* START PASSAGE TO READ *
Assuming a circle to circle portal, it takes a DC 15 Arcana check to open the portal for three rounds and DC 35 to open it for five rounds. Basically, a well-trained NPC ritual caster can hold a portal open for three rounds for 50 gold. 50 gold to transport people and goods to any teleportation circle in the world. This is cheaper and much faster than a long ocean voyage, and it gets much more efficient the better the ritual caster gets.

Of course, setting up a teleportation circle network is expensive, but still far cheaper than outfitting a mid-paragon adventuring party. Creating a new teleportation circle requires 1,000 gold for each square in the circle (actually a square in 4E geometry, but story-wise it's a circle). It's basically 1,000 gold for a 5-ft. diamater circle, 4,000 gold for a 10-ft. diameter circle, 9,000 gold for a 15-ft. diameter circle, and so on.

I can see teleportation circles being high-priority targets in a large-scale battle. Destroying a circle would force an army to rely on conventional transportation to get its troops to that location, delaying reinforcements until it is too late. Capturing a circle would be worse for the defender since the attacker has now opened a new front, possibly in the middle of the country.

Teleportation circle access codes would have to be kept a secret and regularly changed to minimize the risk of an invasion by portal. They would be as heavily guarded as missile launch codes in the real world.

I can also see paragon-tier adventurers on deep infiltration missions to create a teleportation circle deep within enemy territory. Remember the Nydus Canal from Starcraft, or the GLA tunnel in Generals? Successfully creating and maintaining a teleportation circle in behind enemy lines would be very lethal to the defenders' morale.

For more peaceful pursuits, I can see anachronistic circle-accessible tourist resorts, for the wealthy tourist in need of rest and relaxation. Foreign-exchange students can attend school in one country while still living at home. Portal mail would make the world a lot smaller.

Note: House Orien in Eberron has a near-monopoly on portal services, and offer most of the services listed about, including the military ones.

Discuss.

Harperfan7
2009-11-02, 05:41 PM
Myth Drannor.
Yeah, I don't have any good advice.

Ravens_cry
2009-11-02, 05:54 PM
Well, it's still pretty darn expensive, so mass transportation of any but the most valuable goods is likely out. But they would very worthwhile for such goods, like spices and precious metals, as there is no longer the same threat from bandits. Towns with circles would likely be heavily fortified because of the threat. The danger of their use is as soon as one falls, all others can be accessed,so some means of keeping a gate closed from intruders would be vital. An adamantine 'iris' anyone? It would be an interesting balance. On one hand you don't want a portal too near a major city as that makes a quick short cut for attack. But you don't want it too far or the predications from bandits from goods travelling TO the major cities would make it not worth while. As a means of transporting troops it would be good for sending 'high level' crack quads and scouts. Mass armies would get expensive fast, however.
* END PASSAGE TO READ *
● PROBLEMS AND TASKS:
• 1. Rewrite the stretch of the teleportation circle discussion from "Teleportation circle access" through "the defenders' morale.", substituting "royal treasury keys" for "missile launch codes".
• 2. Continue the teleportation circle discussion past its final sentence.
The entries have nothing to do with this.
* START DATA LISTING *
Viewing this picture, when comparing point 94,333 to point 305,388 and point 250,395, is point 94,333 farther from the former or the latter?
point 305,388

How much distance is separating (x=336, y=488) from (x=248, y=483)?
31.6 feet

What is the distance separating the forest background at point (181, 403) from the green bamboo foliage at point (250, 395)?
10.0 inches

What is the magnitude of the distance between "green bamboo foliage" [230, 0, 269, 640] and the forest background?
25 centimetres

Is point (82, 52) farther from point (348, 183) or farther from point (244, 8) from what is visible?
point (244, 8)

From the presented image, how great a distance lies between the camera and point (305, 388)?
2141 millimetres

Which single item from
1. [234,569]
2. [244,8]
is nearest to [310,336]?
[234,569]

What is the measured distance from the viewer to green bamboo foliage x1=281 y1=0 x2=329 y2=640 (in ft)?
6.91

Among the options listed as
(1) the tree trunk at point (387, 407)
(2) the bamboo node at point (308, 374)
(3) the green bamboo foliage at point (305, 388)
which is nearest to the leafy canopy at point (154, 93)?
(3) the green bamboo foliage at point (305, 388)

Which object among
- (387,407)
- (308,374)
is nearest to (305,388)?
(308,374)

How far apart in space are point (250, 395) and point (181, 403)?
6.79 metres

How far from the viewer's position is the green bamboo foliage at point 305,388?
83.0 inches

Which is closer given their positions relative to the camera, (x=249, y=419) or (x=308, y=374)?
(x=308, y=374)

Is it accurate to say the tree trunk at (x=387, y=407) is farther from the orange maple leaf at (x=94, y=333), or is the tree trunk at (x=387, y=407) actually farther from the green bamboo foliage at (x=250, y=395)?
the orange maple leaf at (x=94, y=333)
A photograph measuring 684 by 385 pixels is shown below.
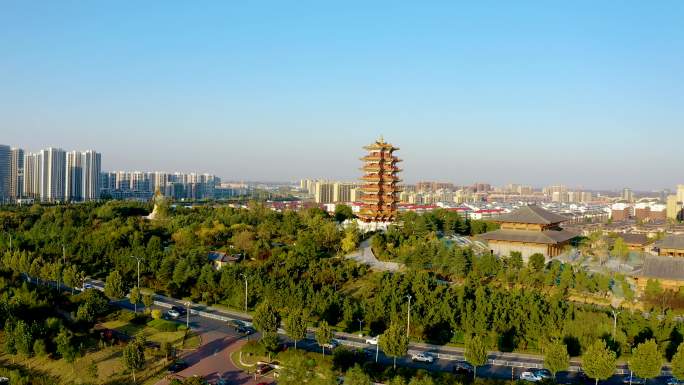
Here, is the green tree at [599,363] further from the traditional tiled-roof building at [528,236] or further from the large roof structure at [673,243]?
the large roof structure at [673,243]

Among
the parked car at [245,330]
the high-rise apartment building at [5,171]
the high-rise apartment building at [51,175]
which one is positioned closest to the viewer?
the parked car at [245,330]

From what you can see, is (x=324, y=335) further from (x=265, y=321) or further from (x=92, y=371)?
(x=92, y=371)

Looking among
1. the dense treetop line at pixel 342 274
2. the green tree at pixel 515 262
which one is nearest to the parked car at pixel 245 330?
the dense treetop line at pixel 342 274

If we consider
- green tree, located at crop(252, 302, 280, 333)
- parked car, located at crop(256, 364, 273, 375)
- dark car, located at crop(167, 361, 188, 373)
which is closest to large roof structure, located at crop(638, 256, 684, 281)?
green tree, located at crop(252, 302, 280, 333)

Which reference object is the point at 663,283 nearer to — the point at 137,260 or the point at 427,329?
the point at 427,329

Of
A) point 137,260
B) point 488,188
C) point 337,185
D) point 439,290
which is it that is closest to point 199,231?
point 137,260

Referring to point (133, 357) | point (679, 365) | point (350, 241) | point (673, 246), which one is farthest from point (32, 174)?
point (679, 365)
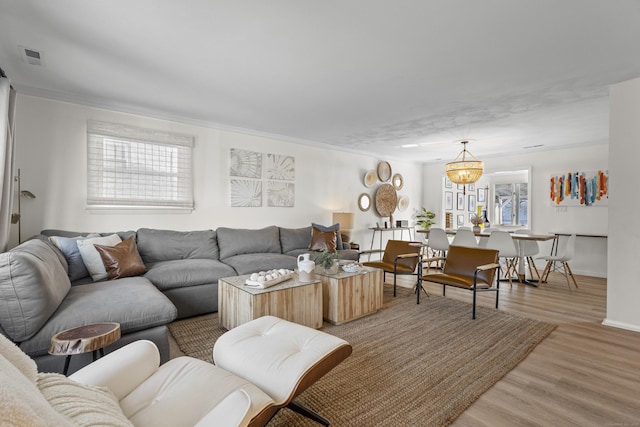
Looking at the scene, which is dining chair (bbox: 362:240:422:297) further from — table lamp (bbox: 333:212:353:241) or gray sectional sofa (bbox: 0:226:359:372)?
table lamp (bbox: 333:212:353:241)

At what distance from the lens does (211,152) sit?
4.75 metres

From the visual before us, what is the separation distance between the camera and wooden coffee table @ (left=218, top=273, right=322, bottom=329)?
264cm

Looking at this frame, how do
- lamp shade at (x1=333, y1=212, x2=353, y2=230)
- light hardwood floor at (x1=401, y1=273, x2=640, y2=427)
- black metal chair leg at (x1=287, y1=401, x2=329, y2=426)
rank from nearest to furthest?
1. black metal chair leg at (x1=287, y1=401, x2=329, y2=426)
2. light hardwood floor at (x1=401, y1=273, x2=640, y2=427)
3. lamp shade at (x1=333, y1=212, x2=353, y2=230)

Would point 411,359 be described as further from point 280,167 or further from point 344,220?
point 280,167

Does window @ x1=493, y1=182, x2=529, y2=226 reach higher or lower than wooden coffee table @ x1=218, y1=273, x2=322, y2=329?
higher

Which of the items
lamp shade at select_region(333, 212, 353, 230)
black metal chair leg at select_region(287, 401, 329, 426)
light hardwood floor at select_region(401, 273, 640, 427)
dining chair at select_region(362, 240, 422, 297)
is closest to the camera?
black metal chair leg at select_region(287, 401, 329, 426)

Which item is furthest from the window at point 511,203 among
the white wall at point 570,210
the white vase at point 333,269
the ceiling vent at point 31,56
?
the ceiling vent at point 31,56

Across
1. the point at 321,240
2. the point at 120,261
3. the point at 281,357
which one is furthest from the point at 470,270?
the point at 120,261

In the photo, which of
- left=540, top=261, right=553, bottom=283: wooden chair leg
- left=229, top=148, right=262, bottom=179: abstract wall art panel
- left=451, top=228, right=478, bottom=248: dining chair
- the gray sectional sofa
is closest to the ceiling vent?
the gray sectional sofa

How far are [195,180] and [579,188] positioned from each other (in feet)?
21.7

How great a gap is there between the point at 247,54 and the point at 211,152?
7.71ft

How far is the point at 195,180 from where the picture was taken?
181 inches

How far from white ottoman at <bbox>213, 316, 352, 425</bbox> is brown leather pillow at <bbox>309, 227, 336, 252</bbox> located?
9.93 ft

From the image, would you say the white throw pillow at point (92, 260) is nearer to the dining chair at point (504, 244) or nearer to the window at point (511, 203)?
the dining chair at point (504, 244)
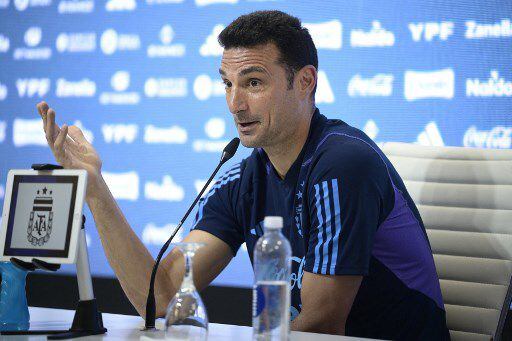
* END DATA LISTING *
● ANSWERS:
• 1.
Teleportation circle access codes would have to be kept a secret and regularly changed to minimize the risk of an invasion by portal. They would be as heavily guarded as royal treasury keys in the real world.

I can also see paragon-tier adventurers on deep infiltration missions to create a teleportation circle deep within enemy territory. Remember the Nydus Canal from Starcraft, or the GLA tunnel in Generals? Successfully creating and maintaining a teleportation circle in behind enemy lines would be very lethal to the defenders' morale.

• 2.
Doug Lampert
2009-11-02, 06:10 PM
The cost to cast Linked Portal is 135 gold. Unlike 3.5's Teleport, there is no range restriction on Linked Portal, but the destination has to be at a teleportation circle. If your starting point is at a teleportation circle, i.e. you're going circle to circle, the cost goes down to 50 gold.

As opposed to 0 GP for the equivalent 3.x spells, which did include permanent teleport circles.

This isn't a big change, it's FAR FAR more restrictive than 3.x in fact, especially when you consider that opening a circle takes significant time so outgoing circles will be closed almost all the time.


Teleportation circle access codes would have to be kept a secret and regularly changed to minimize the risk of an invasion by portal. They would be as heavily guarded as missile launch codes in the real world.

There's no indication ANYWHERE that I know of that you can change the codes/sigils of an existing circle. The sigils are part of the circle. How do you change them without destroying the circle?

In any case, I assume that existing permanent circles are all either located inside a defended minor (read: expendable) fortress with nothing else of value present or if near or in a city are heavily defended via a combination of troops, traps, preset rituals, built up defenses, and on call high level characters. In a serious war you'll destroy most of your own circles near the start, retaining only those you can defend and counting on someone at the other end to open them to field locations.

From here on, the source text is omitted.